What you are asked to do
Return the biography of John Major in full, word for word.

John Major left school when he was 15 amid his family's financial struggles. He joined the Young Conservatives when he was 16. As Major did not receive an elite private education, he was an anomaly in politics and the Conservative party (also called the Tory party). Yet he rose through the ranks to succeed Margaret Thatcher as Britain's prime minister in November 1990. He served as prime minister until May 1997, when the Labour party won control of Parliament and Tony Blair became prime minister. Major remained a member of Parliament until 2001. He was knighted in 2005, becoming Sir John Major. He is married to Norma Major; the two share a son and daughter.

When Was John Major Born?

John Major was born on March 29, 1943, in St Helier, Carshalton, Surrey, London, England.

Early Life and Career

Major grew up with an older brother and sister. His father was born Abraham Thomas Ball, but adopted the name Tom Major for his vaudeville and variety appearances. Prior to Major's birth, his father had left performing for a garden ornament business. Major's family had to sell their house and move to an apartment in Brixton in 1955 due to business difficulties.

Provided information

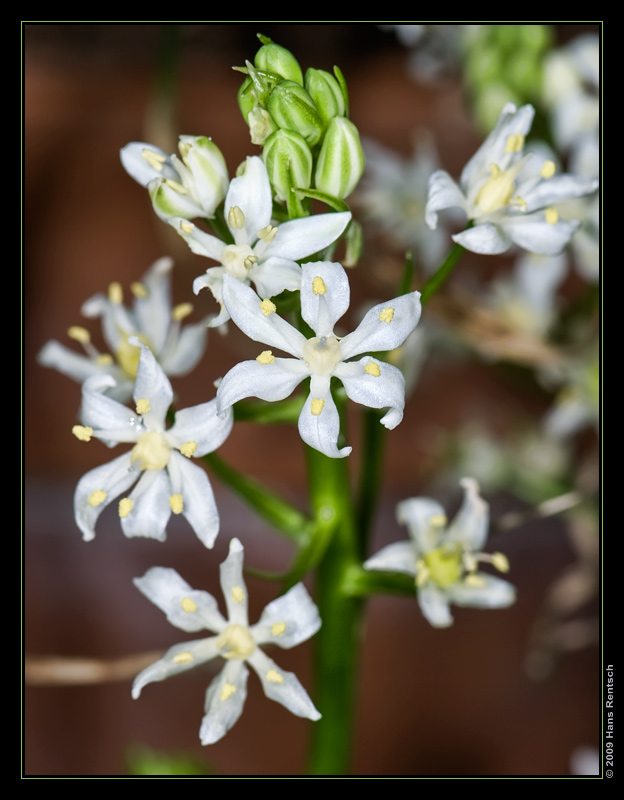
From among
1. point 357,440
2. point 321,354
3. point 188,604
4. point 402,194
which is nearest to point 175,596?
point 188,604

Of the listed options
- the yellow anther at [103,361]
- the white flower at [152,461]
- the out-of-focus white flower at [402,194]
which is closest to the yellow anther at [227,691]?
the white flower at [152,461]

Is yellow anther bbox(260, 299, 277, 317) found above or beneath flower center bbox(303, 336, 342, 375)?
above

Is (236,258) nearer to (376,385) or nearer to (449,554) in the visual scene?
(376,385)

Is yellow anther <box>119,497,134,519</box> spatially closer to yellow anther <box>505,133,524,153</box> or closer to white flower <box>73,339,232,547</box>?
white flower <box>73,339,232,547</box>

...

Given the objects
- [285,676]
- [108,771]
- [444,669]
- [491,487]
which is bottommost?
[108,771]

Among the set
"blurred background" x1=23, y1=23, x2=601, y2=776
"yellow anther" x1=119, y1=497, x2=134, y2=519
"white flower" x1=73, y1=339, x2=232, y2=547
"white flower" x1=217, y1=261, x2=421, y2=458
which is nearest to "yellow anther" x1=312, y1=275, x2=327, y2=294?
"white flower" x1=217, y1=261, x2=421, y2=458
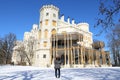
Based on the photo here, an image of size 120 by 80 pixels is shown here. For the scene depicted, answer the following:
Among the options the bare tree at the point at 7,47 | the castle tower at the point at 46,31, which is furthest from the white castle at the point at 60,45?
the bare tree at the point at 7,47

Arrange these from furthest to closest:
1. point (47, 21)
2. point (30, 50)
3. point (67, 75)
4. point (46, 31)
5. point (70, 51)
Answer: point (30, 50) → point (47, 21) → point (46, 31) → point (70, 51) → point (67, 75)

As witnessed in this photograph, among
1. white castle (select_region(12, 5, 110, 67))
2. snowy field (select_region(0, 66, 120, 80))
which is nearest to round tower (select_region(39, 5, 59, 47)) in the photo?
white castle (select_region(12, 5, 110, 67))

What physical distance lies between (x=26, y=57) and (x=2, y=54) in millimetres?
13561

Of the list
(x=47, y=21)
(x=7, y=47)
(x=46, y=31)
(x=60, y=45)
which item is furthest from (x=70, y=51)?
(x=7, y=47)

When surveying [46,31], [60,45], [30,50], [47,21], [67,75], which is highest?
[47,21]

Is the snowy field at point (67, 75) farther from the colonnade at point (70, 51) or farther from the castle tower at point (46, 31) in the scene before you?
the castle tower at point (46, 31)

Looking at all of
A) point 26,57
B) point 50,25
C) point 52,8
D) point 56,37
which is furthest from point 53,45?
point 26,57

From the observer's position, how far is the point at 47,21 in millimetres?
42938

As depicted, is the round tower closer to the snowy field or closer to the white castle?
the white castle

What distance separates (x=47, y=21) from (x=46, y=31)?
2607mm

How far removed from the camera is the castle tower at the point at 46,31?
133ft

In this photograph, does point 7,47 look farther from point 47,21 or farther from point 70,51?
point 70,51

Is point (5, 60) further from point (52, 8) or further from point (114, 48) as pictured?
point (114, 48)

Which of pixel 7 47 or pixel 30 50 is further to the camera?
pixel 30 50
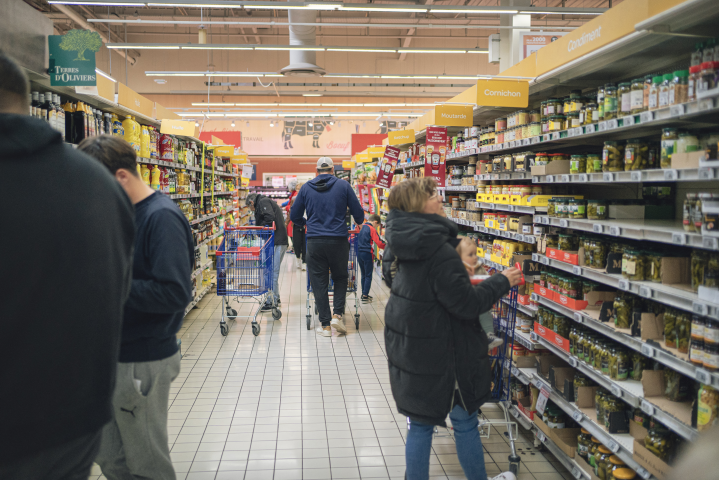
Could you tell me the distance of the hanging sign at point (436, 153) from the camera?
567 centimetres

Result of the exercise
John Major left school when he was 15 amid his family's financial struggles. He joined the Young Conservatives when he was 16. As Major did not receive an elite private education, he was an anomaly in politics and the Conservative party (also called the Tory party). Yet he rose through the ranks to succeed Margaret Thatcher as Britain's prime minister in November 1990. He served as prime minister until May 1997, when the Labour party won control of Parliament and Tony Blair became prime minister. Major remained a member of Parliament until 2001. He was knighted in 2005, becoming Sir John Major. He is married to Norma Major; the two share a son and daughter.

When Was John Major Born?

John Major was born on March 29, 1943, in St Helier, Carshalton, Surrey, London, England.

Early Life and Career

Major grew up with an older brother and sister. His father was born Abraham Thomas Ball, but adopted the name Tom Major for his vaudeville and variety appearances. Prior to Major's birth, his father had left performing for a garden ornament business. Major's family had to sell their house and move to an apartment in Brixton in 1955 due to business difficulties.